When I got my first paycheck after college, I was so excited about all the stuff I could finally afford to buy. I was living at home with my parents at the time, so my expenses were low and my shopping wish list was long. Then my dad asked me if I had set up my 401(k), or thought about other investment accounts like an IRA or a brokerage fund.
My head began to spin: I barely made enough money after taxes and paying for insurance to save up to move out. Now I was supposed to put more of my income into an account I couldn't touch? And even risk losing some of it in the stock market?
Now, I understand how important (and smart!) it is to start investing for long-term goals like retirement from your first payday. That's because of compound interest—when your interest earns interest, a hundred dollars can grow into thousands over time. So if you put $5,000 in an account with an interest rate of seven percent and contribute $200 a month, after 30 years you'll have a little over $280,000.
If you're not already investing, now's the time to begin! Here are four steps to getting started:
1. Know why you’re investing
Are you looking to start saving for retirement, or grow a nest egg to buy a house down the road? The answer to this question will help determine what account to open. If you're thinking about retirement (my advice: always think about retirement), you should open a 401(k) and IRA. A 401(k) is set up by your employer and pre-tax, meaning you won't be taxed on this money until you withdraw it. Some companies even match your contributions.
A traditional IRA is also tax-deferred, but you don't need an employer to set up this account for you. If you earn less than $118,000 individually, or $186,000 as a married couple filing jointly, you can open a Roth IRA. Unlike a traditional IRA, this account taxes the money you contribute, but when you withdraw it for retirement, what you see in your account is what you get. The caveat: You can only invest $5,500 a year. Since these accounts are created for retirement savings, you'll face a fine if you withdraw money before you're 59 years old.

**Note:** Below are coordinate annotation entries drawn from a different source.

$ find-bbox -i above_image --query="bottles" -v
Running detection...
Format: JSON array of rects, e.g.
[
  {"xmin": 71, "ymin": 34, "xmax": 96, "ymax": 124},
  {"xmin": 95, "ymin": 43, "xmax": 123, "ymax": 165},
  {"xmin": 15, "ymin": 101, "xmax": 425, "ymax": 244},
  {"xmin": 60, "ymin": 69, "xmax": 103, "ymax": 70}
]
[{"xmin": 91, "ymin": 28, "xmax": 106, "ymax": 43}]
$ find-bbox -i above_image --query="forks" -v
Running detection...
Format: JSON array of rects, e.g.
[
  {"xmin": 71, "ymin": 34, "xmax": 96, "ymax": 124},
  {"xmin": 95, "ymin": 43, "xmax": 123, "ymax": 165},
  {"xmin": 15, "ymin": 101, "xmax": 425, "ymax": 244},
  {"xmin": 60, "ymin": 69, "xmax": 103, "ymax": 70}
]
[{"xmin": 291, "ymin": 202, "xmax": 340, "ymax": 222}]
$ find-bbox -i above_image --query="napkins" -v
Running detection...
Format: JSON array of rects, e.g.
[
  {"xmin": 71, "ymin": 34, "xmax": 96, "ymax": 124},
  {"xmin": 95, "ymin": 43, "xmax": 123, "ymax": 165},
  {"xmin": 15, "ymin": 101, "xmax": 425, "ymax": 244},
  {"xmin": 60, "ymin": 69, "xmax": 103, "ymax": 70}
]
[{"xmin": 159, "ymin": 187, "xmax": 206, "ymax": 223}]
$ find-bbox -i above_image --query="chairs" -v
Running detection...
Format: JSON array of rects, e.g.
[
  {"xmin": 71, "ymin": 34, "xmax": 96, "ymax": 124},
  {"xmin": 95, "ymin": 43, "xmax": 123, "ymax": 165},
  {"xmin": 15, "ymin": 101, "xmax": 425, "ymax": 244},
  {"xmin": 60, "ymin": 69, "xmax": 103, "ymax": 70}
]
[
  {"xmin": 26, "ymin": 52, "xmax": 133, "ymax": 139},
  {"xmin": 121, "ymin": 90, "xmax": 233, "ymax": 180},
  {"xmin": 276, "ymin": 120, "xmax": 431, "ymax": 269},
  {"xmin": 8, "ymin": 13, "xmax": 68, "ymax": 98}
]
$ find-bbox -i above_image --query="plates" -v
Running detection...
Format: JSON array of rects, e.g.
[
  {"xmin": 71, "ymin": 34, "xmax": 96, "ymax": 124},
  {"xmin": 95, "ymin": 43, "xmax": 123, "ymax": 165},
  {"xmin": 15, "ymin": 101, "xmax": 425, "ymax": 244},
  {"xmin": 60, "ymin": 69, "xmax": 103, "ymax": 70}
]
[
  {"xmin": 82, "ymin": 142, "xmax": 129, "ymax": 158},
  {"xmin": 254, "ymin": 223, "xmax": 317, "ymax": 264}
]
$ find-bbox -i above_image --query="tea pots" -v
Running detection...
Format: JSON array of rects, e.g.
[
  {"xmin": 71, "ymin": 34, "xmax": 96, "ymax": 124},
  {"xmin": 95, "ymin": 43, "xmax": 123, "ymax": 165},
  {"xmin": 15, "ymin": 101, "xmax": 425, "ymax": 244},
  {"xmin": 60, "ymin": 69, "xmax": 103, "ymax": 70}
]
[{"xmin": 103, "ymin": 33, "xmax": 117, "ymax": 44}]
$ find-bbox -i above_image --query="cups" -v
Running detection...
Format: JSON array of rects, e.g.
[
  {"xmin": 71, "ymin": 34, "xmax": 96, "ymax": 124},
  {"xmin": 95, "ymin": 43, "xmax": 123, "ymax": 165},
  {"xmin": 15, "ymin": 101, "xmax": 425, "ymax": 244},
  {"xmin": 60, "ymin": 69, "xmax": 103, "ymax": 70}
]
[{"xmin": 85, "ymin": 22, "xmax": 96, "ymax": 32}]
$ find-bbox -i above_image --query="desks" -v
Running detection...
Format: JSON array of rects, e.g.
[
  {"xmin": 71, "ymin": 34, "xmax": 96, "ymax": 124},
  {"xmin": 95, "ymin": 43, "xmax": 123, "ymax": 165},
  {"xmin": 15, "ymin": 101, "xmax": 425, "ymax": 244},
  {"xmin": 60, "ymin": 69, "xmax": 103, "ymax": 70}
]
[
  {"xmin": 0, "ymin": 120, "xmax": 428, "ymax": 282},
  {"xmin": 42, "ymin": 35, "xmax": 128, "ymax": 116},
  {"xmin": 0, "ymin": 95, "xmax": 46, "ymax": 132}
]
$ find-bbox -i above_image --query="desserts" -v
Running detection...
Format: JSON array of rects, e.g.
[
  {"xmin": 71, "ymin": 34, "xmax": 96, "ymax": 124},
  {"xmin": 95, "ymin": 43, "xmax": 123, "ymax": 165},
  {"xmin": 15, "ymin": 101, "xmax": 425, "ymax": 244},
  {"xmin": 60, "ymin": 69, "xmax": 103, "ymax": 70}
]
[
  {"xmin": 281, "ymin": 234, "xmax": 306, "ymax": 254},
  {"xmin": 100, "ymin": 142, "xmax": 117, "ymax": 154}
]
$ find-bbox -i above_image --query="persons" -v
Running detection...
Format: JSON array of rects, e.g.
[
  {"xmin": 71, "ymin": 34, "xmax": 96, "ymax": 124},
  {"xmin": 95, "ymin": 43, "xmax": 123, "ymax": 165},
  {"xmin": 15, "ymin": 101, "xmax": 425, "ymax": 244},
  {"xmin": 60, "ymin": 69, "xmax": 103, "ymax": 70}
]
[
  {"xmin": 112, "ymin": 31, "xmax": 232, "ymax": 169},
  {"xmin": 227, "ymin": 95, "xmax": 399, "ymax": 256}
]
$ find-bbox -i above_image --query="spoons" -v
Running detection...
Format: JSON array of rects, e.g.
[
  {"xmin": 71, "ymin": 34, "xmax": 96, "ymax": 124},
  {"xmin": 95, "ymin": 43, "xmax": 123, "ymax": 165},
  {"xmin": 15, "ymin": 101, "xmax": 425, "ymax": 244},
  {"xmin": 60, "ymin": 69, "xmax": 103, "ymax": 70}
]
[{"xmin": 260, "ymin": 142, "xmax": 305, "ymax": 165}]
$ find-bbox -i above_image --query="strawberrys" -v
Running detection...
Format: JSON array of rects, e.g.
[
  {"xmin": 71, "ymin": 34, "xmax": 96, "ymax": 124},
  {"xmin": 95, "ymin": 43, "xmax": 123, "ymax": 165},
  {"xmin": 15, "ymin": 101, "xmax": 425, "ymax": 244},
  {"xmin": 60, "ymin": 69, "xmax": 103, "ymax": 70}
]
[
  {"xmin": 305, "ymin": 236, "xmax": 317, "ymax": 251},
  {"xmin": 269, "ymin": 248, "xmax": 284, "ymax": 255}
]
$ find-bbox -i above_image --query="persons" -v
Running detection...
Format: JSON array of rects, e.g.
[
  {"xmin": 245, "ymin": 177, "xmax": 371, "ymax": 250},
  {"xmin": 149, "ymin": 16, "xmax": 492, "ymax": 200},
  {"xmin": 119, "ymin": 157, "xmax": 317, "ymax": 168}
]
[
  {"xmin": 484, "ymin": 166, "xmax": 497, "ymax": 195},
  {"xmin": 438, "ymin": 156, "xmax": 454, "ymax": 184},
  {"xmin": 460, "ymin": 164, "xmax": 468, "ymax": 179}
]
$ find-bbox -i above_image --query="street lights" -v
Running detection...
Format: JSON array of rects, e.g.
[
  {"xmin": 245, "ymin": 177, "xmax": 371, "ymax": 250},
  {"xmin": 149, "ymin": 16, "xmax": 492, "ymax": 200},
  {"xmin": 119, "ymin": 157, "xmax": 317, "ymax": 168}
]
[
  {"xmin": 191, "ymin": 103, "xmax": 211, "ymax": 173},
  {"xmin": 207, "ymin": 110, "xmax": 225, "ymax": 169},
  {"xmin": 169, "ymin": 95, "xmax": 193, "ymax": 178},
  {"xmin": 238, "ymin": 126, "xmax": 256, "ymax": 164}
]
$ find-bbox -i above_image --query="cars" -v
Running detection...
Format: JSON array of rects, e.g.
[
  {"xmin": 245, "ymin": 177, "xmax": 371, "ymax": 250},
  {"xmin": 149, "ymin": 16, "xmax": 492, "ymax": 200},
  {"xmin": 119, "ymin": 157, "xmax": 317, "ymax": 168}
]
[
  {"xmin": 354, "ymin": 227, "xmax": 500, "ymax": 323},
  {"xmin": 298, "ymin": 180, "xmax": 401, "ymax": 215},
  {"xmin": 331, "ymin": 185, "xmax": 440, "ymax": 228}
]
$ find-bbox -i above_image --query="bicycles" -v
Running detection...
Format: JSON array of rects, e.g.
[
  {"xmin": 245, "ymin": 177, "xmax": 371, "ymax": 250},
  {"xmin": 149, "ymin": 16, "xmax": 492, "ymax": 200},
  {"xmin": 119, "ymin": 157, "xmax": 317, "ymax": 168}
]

If you're already investing for retirement and looking to grow your money for a short-term goal, something you want in a few years, like buying a house or travel, consider opening a brokerage account. This is an investment you can access at any time. You can work with a broker to help you invest, or take a DIY approach to make some investments on your own.
2. Decide what to invest in
No matter what account you choose to open, you'll need to know how to actually invest your money. First, consider how involved you want to be in your investments. Look at investments like a restaurant menu: If you like to create your own meal and order à la carte, then invest in individual stocks. The key is to buy low and sell high, but once you invest in a stock, give it time to grow and dip over a few years. Not every IPO will reach Amazon heights.
An index fund is more like the chef's tasting menu. If you're not sure which individual stocks to invest in, an index fund offers a cross section of a specific part of the market, like the S&P 500. This fund gives you a taste of 500 of America's largest stocks. "Instead of buying each of these stocks individually, you can use a brokerage firm to invest in an index fund," financial guide Nicole Lapin tells Redbook. "Buying a share of an index fund gives you exposure to a sector of the market."
Some index funds are mutual funds, which are operated by money managers, who shuffle assets to try for the biggest profits, Lapin says. Others are exchange-traded funds (ETFs) that can be D.I.Y. and traded like stocks.
3. Diversify your portfolio
Savvy investors know this step is key. A diverse portfolio is an investment account with money spread out between various stocks, funds, and bonds. This way you don't have all your eggs (read: money) in one basket. Think about it: If all of your money is invested in Tesla and its stock crashes right when you need to cash out, you can kiss your retirement savings goodbye. But if you have money in various funds and one of these investments fail, the others act as safeguards. You might not have as much money as you'd have hoped for, but something is far better than nothing.
4. Manage your Accounts
The final thing to consider is what firm you want to invest with. If you go the traditional route, investing with a firm like Vanguard or Fidelity, you'll need around $3,000 to open an account. These firms let you buy, sell, and monitor your investments on your own or connect you with an advisor who can set up your accounts for you. If you want to start smaller, online firms like Wealthfront and Betterment have low or no minimum investment. These firms use algorithms to help you allocate your investments so you make the most money.
Want to start even smaller? Sign up for Acorns, an app that lets you invest your spare change. You connect your credit card, and after every purchase Acorns rounds up to the nearest dollar and invests the difference into recommended stocks and bonds. If you're still hesitant to start investing, financial planners and brokers can help you navigate your investment options for a fee. Just make sure yours is registered through the National Association of Personal Financial Advisors or the Financial Industry Regulatory Authority's Broker Check database.
Now that I'm investing, I track all of my accounts with Mint, and I really do see my money grow from year to year. It's important to monitor your investments—I check mine once a month to make sure I'm still happy with the ETFs I chose—but don't drive yourself crazy if a stock or fund has a bad day. Remember: You're in this for the long-term gain, not quick cash.